Barely making eye contact the nurse (who to be fair was obviously rushed off her feet) voiced that she thought it was "just" a migraine. I explained my daughter had never had one and once again mentioned 111. Without even looking at me she told me that basically 111 call handlers send everyone to hospital. I was made to feel I was wasting her time.

Four hours later with one set of obs carried out in the noisy crowded waiting room we were called to see a doctor. My poor daughter who had the headache from hell had endured screaming children banging musical instruments and playing with ear-piercing electronic toys while a television babbled with continuous kids tv in the background.

child in Paediatric Decisions Unit

The doctor was amazing and carried out a full set of neuro tests. Stroke is not unheard of in children and he was obviously checking she had nothing sinister going on in her head. He told me it wasn't typical migraine and it certainly seemed unusual and severe but in the absence of any other symptoms and already being overrun he had no choice but to send us home making us promise to come back immediately if her condition worsened.

This morning she still can't see properly and her head and eye still hurt. That is not my experience of migraine and I am still not confident of her diagnosis. But what can I do?

I worry that the triage nurse heard that I'd called 111 and labelled me snowflake mother and decided on migraine without hearing any family history, including the fact that my husband had an unexpected TIA (mini-stroke) and heart attack in his 40's because of an undiagnosed hole in the heart.
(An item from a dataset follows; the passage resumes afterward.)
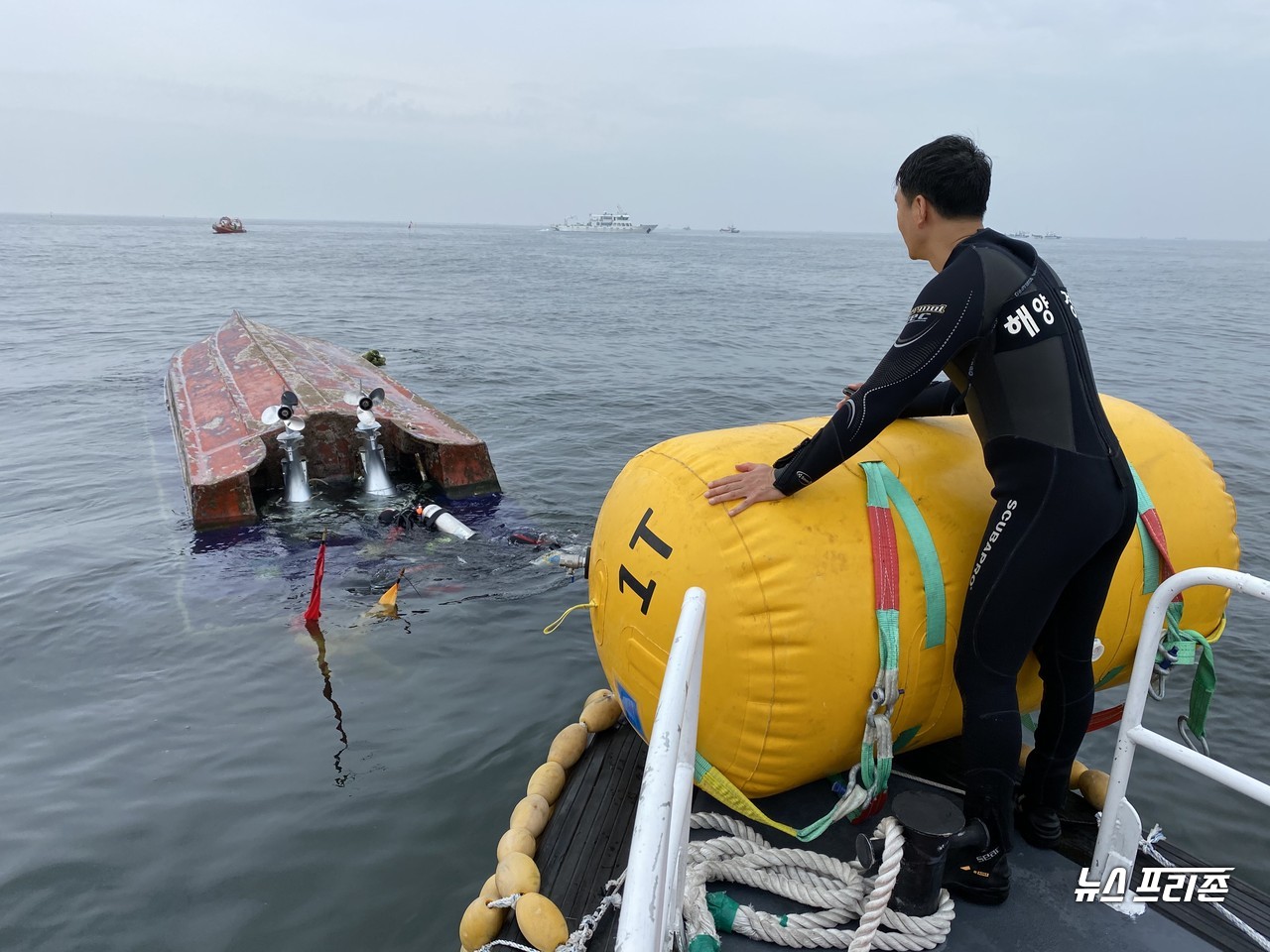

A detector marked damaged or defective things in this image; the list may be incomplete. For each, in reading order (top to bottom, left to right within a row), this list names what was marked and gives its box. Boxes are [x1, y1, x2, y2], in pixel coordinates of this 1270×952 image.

rust on hull [160, 317, 495, 533]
I'm concerned that staff are so frustrated at the 111 service sending everyone to hospital that they don't take anyone seriously unless they can see actual blood.

I'm worried that next time I need advice I won't ring 111, or that I will ring but ignore their instruction to go immediately to hospital thinking it's overkill, playing it safe, please don't sue us advice. And in ignoring it maybe put my child at risk.

It's becoming a case of the boy who cried wolf but I don't know what the answer is. All I know is that our overcrowded  GP surgeries, paramedics and emergency departments cannot cope as it is without the addition of "just in case" cases clouding the water which could mean genuine cases of need are rushed through and overlooked.

The last time I called 111 a year ago my 12-year-old son had collapsed in the street and had made it home confused and with a head injury and a possible neck injury. They called an ambulance for me - the paramedic was with us within half an hour, the ambulance took a further hour despite the paramedics urgent calls. My son was lucky but I wonder how many ambulances were out on 111 advice to cases that didn't really need them?

What do you think? What is your experience of 111? Is it a useful tool or a waste of time?